**Problem description**
Among the entries below, find the lines with the word "methodological" and return them.

== Record extracts

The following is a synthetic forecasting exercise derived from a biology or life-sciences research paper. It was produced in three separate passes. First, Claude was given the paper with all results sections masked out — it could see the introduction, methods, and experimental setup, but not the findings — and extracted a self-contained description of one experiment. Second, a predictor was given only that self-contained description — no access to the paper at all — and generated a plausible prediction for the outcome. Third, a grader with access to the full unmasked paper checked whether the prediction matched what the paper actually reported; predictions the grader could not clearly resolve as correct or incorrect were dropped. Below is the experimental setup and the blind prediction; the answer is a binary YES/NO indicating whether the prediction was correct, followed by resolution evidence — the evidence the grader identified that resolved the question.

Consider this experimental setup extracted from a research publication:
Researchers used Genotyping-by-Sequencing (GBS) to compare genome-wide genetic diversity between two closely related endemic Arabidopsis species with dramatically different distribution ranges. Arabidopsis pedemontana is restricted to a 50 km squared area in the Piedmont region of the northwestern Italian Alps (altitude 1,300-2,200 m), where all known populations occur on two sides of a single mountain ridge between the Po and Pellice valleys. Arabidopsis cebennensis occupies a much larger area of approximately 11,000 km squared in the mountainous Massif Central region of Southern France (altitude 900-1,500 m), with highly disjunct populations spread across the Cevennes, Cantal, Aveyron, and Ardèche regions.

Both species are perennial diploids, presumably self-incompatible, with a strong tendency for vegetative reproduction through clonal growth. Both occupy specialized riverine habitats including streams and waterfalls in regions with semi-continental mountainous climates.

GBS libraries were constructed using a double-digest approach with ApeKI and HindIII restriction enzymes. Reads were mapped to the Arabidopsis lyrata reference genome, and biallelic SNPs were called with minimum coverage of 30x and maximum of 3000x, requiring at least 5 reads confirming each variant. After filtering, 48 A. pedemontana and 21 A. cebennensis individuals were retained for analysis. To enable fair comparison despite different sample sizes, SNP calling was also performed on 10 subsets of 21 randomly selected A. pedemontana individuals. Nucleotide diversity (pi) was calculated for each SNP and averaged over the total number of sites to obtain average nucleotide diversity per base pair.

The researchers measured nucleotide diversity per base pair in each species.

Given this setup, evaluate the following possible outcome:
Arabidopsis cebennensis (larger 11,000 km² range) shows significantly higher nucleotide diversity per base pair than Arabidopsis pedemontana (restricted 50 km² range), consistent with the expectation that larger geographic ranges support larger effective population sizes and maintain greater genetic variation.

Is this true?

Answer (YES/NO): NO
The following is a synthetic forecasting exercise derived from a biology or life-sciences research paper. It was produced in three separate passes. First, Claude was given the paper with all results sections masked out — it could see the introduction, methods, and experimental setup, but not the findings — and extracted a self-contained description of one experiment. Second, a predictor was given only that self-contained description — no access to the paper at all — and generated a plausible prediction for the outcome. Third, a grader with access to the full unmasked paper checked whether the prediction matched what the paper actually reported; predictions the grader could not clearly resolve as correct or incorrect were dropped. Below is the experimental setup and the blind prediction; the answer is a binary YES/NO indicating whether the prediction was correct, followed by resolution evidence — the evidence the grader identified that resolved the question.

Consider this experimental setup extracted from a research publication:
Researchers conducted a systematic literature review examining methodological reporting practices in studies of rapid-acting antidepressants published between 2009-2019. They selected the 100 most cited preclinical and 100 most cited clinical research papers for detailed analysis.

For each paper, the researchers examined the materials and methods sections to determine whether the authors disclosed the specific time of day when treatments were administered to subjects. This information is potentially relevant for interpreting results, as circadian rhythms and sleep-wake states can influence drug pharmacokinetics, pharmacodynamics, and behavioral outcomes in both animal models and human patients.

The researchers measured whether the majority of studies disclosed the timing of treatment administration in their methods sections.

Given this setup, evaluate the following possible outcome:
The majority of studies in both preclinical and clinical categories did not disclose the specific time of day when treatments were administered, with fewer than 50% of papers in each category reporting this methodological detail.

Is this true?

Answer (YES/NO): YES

====

**Answer to this task**
Researchers conducted a systematic literature review examining methodological reporting practices in studies of rapid-acting antidepressants published between 2009-2019. They selected the 100 most cited preclinical and 100 most cited clinical research papers for detailed analysis.
The majority of studies in both preclinical and clinical categories did not disclose the specific time of day when treatments were administered, with fewer than 50% of papers in each category reporting this methodological detail.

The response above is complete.